Searchable abstracts of presentations at key conferences in endocrinology
Endocrine Abstracts (2014) 35 S17.3 | DOI: 10.1530/endoabs.35.S17.3

ECE2014 Symposia Cushings syndrome (3 abstracts)

Medical therapy for endogenous hypercortisolism

James Findling


Medical College of Wisconsin, Milwaukee, Wisconsin, USA.

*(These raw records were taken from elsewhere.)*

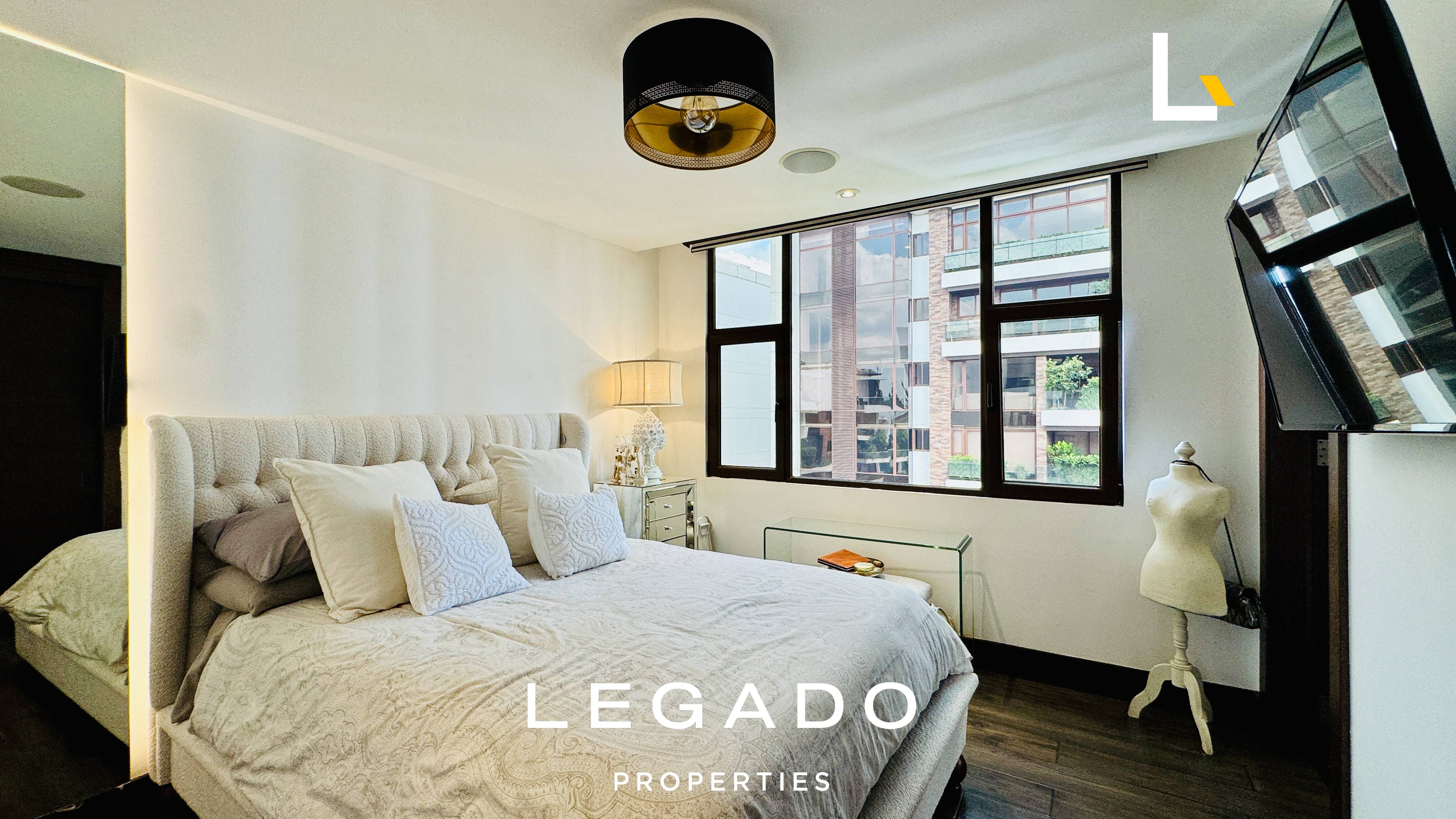 APARTAMENTO ZONA 15, EDIFICIO LA HERRADURA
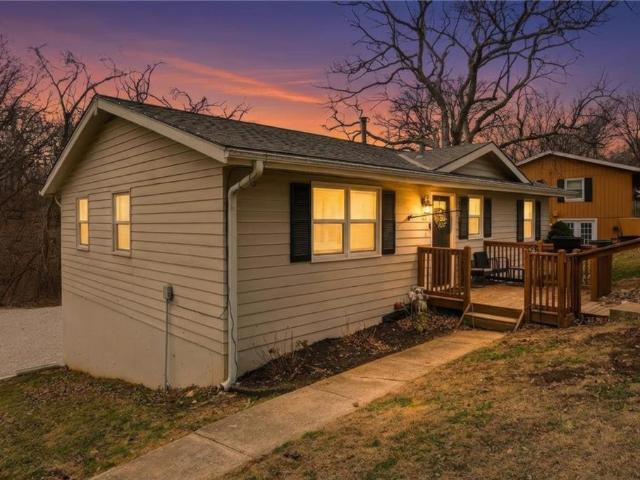 House for sale in Excelsior Springs, Missouri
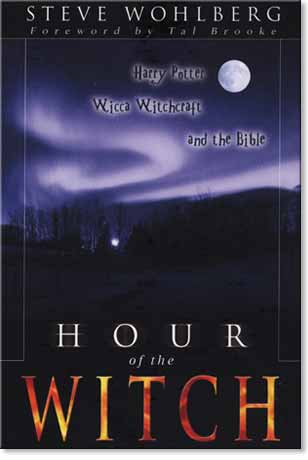 Hour of the Witch  REDUCED PRICE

The initial therapy for endogenous hypercortisolism (EH) or Cushing’s syndrome (CS) is almost always surgery. However, persistence or recurrence of EH is common and medical therapy may be needed to control the clinical and metabolic derangements associated with EH. Pituitary directed therapies include: Cabergoline, simple and well tolerated, cortisol (F) is normalized in 25-40% of patients but the effect is usually not enduring and Pasireotide, a somatostatin analog, reduces F in most patients with pituitary CS but normalizes F in only 25% with significant hyperglycemia in most patients. Adrenal-directed therapies include: ketoconazole which normalizes F in 50% of patients but may be associated with significant hepatotoxicity. Metyrapone, also not widely available, is often used to attenuate F secretion but there are no convincing studies showing sustained efficacy. Mitotane, adrenostatic and adrenolytic agent with significant GI/neurotoxicity, is usually reserved for patients with adrenocortical carcinoma but has also shown efficacy in other causes of EH. A new adrenostatic agent (LCI699) has also shown promise in phase II clinical trials. Etomidate, a parenterally administered hypnotic agent, is ideal for controlling EH in critically ill patients. Finally, a glucocorticoid receptor antagonist, mifepristone, has also been shown to improve clinical and metabolic consequences of EH but may cause hypokalemia, pituitary tumor enlargement, and endometrial thickening without any biochemical markers available to monitor the adequacy or inadequacy of its effect. Early detection of recurrent EH with late night salivary cortisol is important and medical, surgical, or radiotherapy should be considered long before there are any elevations of urine cortisol. The complexities and nuances of managing EH require careful individualization of therapy by an experienced endocrinologist.